We all have our cognitive dissonance. I voted for Joe Biden.

Likewise, most climate change deniers – those people who are smarter than a collaboration of international scientist – are the same people who will be the first to avail themselves to modern medicine be it LASIK surgery, an artificial joint, or a treatment for cancer that would have killed their grandparents. They’ll jump on an airplane without a care in the world, embrace nuclear energy and fill their homes with gadgets: handheld devices that are essentially an extension of their brains, GPS systems that rely on satellites in space, or robots that vacuum their floors. But when it comes to a warning that the CO2 levels in the atmosphere are dangerously high, they’re good with brushing it off as a hoax because it’s not economically viable?

Of course, it is beyond ironic that this Facebook meme is presented as an example of “media manipulation”.  Our current president will go down in history as having invented the idea of accusing people of your own crimes. But it’s an old trick and it’s certainly being used here. A deceptive message warning us about deceptive messages? Maybe that could have been my snappy response to my friend’s ignorant post.

This year, the year when Covid-19 emerged, for Halloween we sat on the lawn with our neighbors instead of waiting for the monsters to knock. Trick-or-treaters marched by to take their goodie bags from the tables that lined the sidewalk at a safe distance. It was windy. Gusty at times. It occurs to me that we are sitting under a maple that is dying and loosing its branches. Maybe we should think about moving? We don’t. The women are wrapped in blankets. Every year the blankets.

A block over, “It’s hoppin’!” There are bon fires. But I’m not sure they had anything to do with the firetruck that went by.

The neighbor’s kid is dressed like Trump. Backlit by street lamps, we can see a stick figure inside a blow-up costume that is wearing a diaper. His brother is dressed like the grim reaper. I don’t think this was on purpose.
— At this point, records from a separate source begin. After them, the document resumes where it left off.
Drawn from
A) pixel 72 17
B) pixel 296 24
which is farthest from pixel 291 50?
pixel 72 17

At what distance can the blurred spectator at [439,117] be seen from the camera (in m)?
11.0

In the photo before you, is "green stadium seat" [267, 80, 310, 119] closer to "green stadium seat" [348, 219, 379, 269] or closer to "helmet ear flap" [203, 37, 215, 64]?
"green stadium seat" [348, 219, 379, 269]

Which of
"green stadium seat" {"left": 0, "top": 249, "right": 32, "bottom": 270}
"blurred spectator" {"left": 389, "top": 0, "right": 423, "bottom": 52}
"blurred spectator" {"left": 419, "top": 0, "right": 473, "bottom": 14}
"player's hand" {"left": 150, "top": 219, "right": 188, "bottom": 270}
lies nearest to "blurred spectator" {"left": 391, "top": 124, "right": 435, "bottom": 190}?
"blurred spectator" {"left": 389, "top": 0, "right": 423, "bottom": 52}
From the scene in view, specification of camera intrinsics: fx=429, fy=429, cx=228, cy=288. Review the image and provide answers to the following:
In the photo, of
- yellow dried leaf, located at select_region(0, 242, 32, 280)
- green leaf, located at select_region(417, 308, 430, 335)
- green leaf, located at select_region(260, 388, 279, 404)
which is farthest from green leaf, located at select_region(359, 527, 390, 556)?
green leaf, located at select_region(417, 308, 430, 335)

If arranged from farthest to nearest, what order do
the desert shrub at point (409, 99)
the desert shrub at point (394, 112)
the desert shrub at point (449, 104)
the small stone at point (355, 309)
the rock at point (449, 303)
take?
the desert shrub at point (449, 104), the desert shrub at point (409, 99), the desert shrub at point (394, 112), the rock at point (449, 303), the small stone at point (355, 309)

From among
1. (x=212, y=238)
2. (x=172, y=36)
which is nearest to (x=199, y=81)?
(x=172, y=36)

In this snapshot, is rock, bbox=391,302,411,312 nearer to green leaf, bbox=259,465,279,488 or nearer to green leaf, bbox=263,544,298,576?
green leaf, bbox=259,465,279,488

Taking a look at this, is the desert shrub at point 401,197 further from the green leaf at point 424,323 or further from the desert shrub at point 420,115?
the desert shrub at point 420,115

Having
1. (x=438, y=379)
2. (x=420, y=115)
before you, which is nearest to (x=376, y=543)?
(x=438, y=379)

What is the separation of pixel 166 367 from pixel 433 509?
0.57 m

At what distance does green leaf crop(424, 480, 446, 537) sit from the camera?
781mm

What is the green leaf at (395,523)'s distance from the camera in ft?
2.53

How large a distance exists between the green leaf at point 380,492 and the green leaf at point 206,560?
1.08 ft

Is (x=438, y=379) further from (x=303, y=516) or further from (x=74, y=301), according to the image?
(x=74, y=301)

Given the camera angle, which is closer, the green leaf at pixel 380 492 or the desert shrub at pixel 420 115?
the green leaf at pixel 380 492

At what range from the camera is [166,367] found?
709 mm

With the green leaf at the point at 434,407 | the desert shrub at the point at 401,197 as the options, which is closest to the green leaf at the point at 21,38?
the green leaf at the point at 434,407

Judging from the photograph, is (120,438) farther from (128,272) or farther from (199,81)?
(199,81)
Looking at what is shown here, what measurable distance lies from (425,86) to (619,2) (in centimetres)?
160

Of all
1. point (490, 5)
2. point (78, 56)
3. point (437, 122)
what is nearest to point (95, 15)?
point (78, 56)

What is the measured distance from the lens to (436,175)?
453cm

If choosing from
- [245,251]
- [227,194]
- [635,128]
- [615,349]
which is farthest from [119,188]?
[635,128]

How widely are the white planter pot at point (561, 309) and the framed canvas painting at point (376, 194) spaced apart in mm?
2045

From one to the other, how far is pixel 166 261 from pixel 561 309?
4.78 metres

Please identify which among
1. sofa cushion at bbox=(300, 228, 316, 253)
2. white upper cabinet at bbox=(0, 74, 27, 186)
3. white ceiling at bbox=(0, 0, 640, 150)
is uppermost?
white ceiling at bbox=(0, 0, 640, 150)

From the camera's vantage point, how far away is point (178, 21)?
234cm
They are accompanied by the headless horseman who doesn’t have a pumpkin to carry or a horse to ride. So maybe he was just headless? When it’s time to go inside, the brothers have to walk their friend home. So a baby Donald Trump and his brother the grim reaper escorted this decapitated body down the street.

I tried to find the clip that solidified my dislike for Reverend Billy Graham. It seems like it was something on Larry King. A woman in Texas was going to be executed that night, always midnight for some reason, a strange custom when you think about it. I couldn’t find it. Instead, I discovered that the man had evolved. He actually seemed humble when talking about how he might have been wrong to condemn the gays. Elderly now, he seemed comfortable with reflection. And I was surprised to learn that he was – eventually – on the right side of the Civil Rights movement. That was something, wasn’t it? Of course, religious extremists didn’t like the Reverend’s change of heart. How easily they turn on you.

How easily they turn on you, indeed.

If only we could just be who we are, without fear of punishment.

Sometimes cold. Usually. Sometime after moving to South Dakota, I would associate Halloween with blizzards. It was probably the weather more than my age that determined when it was time to stop tick-or-treating.

Homemade Fig Newtons
Author: 
Recipe type: Snack
 
Ingredients
  • 5 prunes, chopped
  • Saltines or other cracker
  • Walnuts, 1 handful, chopped
  • Maple syrup
  • Peanut butter
Instructions
  1. Spread finely chopped prunes/prune paste on a cracker.
  2. Sprinkle the above with crushed walnuts or another nut you like. Pecans would be good.
  3. Drizzle the above with maple syrup.
  4. On a separate cracker, spread a dab of peanut butter. Use this to make a sandwich with the first cracker with prunes etc.